Nella ritirata di Landi fu grandissima confusione. I battaglioni disorganizzati marciavano alla ventura, mischiati con carri, artiglieria o cavalleria: vi era un caos! Giunti ad Alcamo furono attaccati da' ribelli che tiravano fucilate dalle finestre e da' balconi: i soldati risposero con incendiare molte di quelle case ove si facea fuoco vivissimo. Lo stesso avvenne al passaggio di Partinico. Il Landi fuggiva alla testa di quella truppa che avea disorganizzata, e demoralizzata, e cambiava strada appena avea notizia di qualche piccola banda che lo inseguiva.
Fu il primo ad arrivare a Palermo, ove fu seguito poi dalla sua colonna in massimo disordine ed affamata.

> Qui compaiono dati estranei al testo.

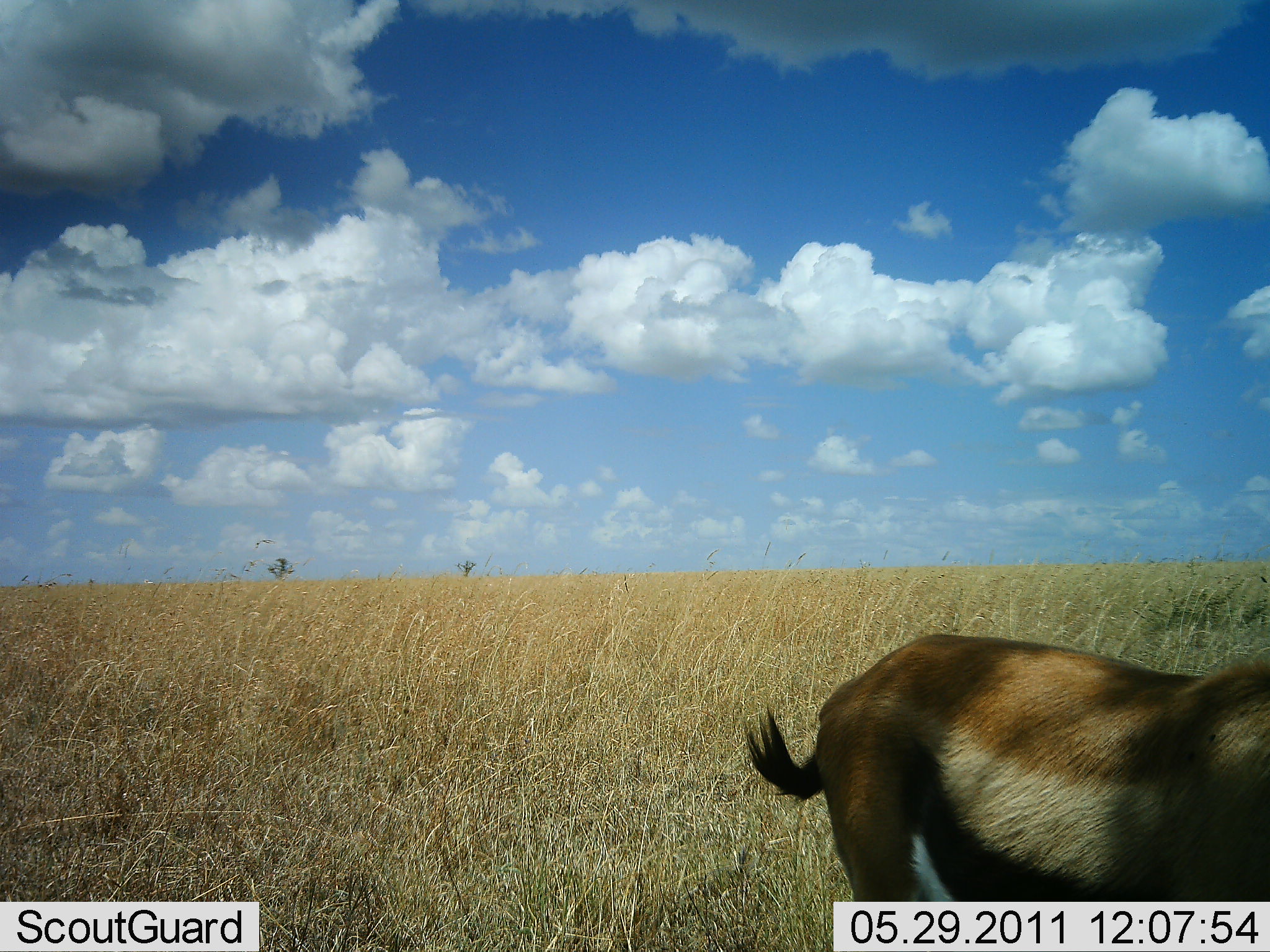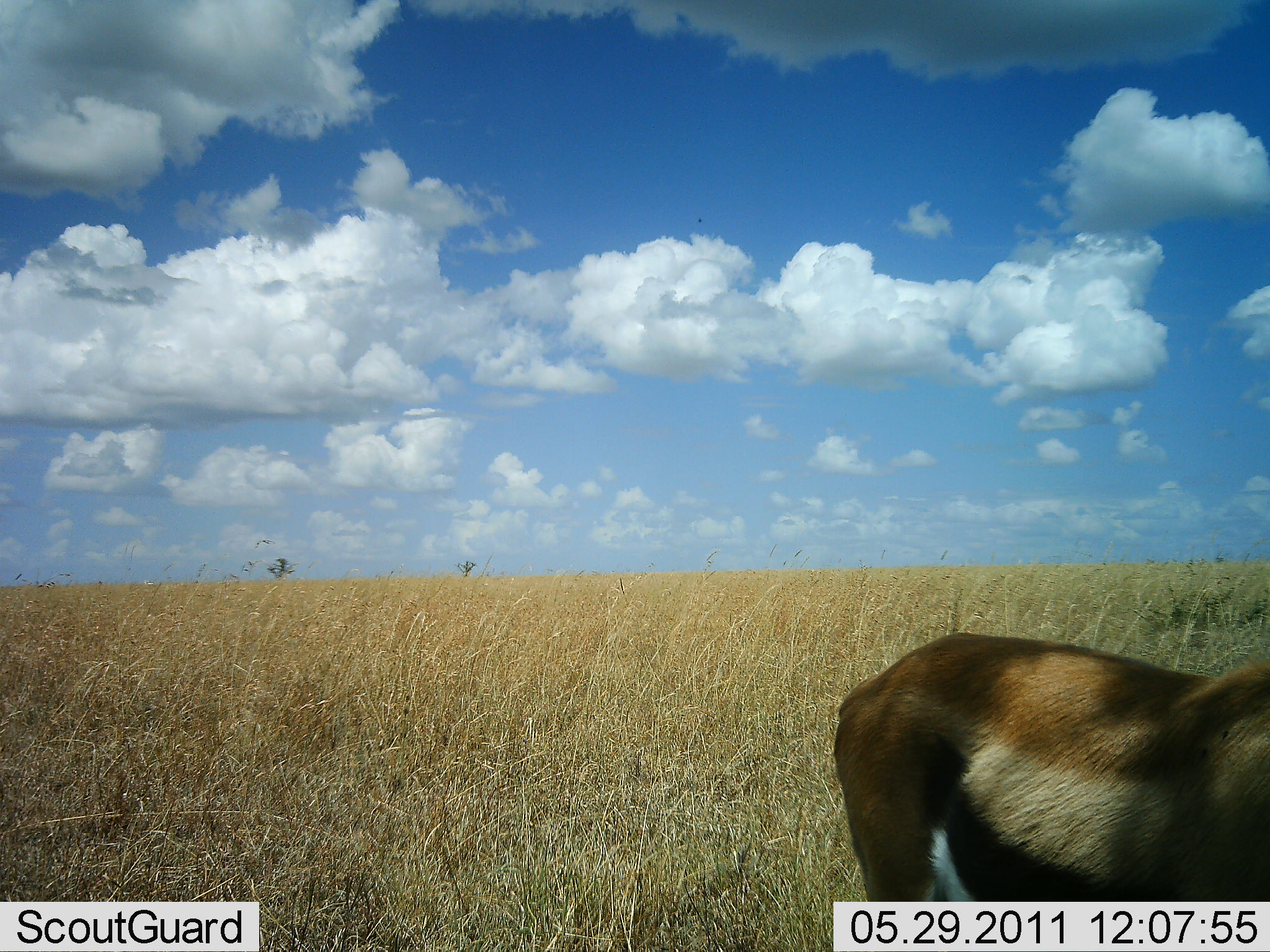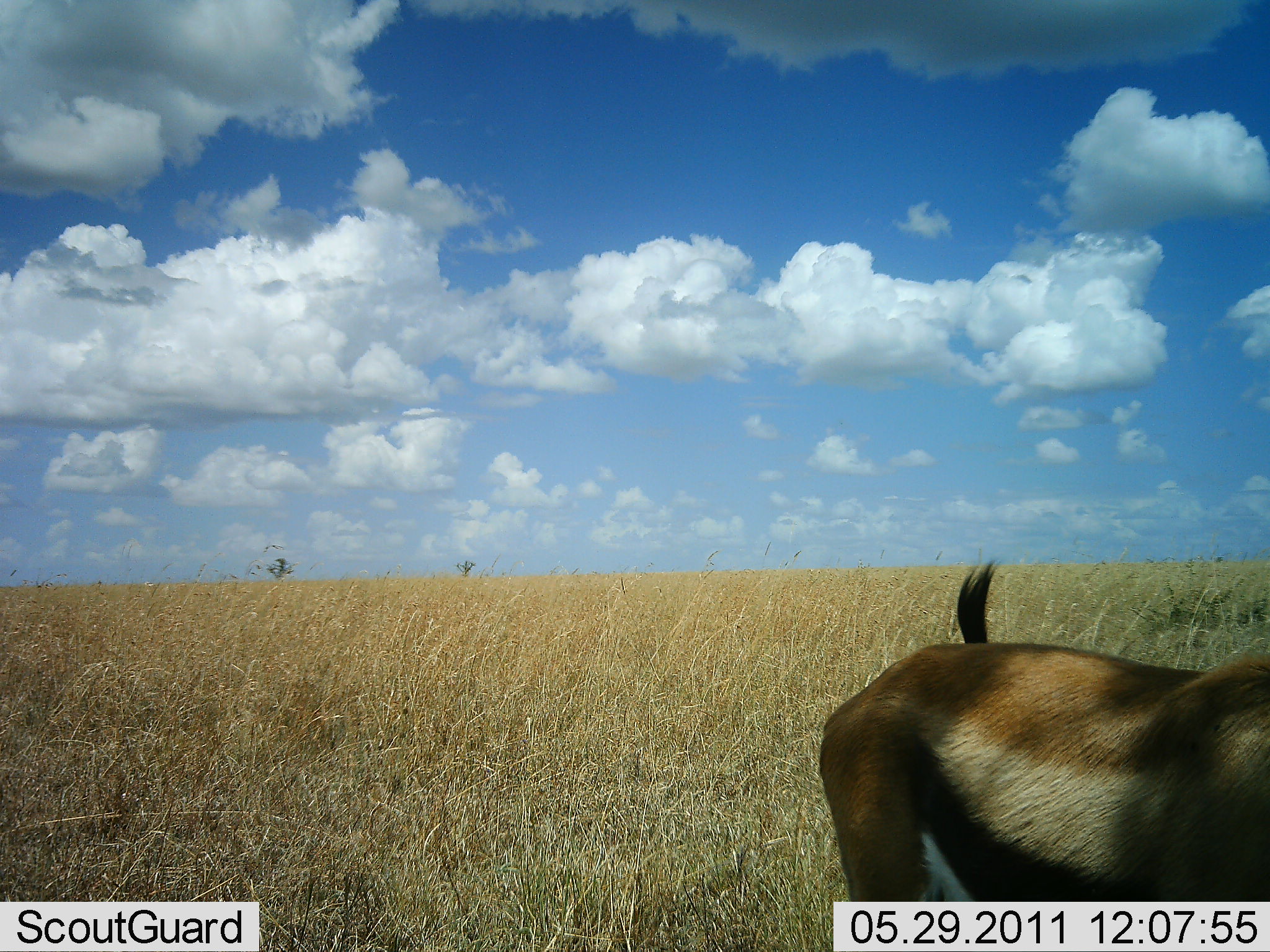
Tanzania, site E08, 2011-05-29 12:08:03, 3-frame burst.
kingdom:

Garibaldi a Calatafimi perdette centodieci volontari. Se le sole compagnie dell'8° Cacciatori, equivalenti a meno di cinquecento uomini, lo sbaragliarono e gli fecero quel danno, qual sarebbe stata la fine della temeraria impresa del futuro dittatore delle Due Sicilie, se Landi si fosse battuto con tutti i suoi? Ma Garibaldi avea forse certezza che il duce napoletano si sarebbe condotto come realmente si condusse, ove si volesse ammettere come vera la notizia non mai smentita, e che io come semplice cronista riporterò: cioè che Landi avesse ricevuto da Garibaldi per prezzo della sua condotta, una fede di credito di quattordicimila ducati, che il Banco di Napoli trovò poi falsa, cioè, era di soli ducati quattordici; e che ne morì di dolore sorpreso da un colpo apoplettico.
Il fatto d'armi di Calatafimi segnò la caduta della Dinastia delle Due Sicilie; imperocchè il generale Landi non fu chiamato a dar conto della sua vergognosissima con dotta, ed inesplicabile ritirata; ma quello che fa più meraviglia si è, che rimase al comando della brigata che avea disorganizzata e demoralizzata. Questo esempio incoraggiò i duci, o vili o traditori, a tradire impunemente.

                          Battaglia di Calatafimi 15 Maggio 1860.

(Estratto dal libro di Giuseppe Buttà, Un viaggio da Boccadifalco a Gaeta).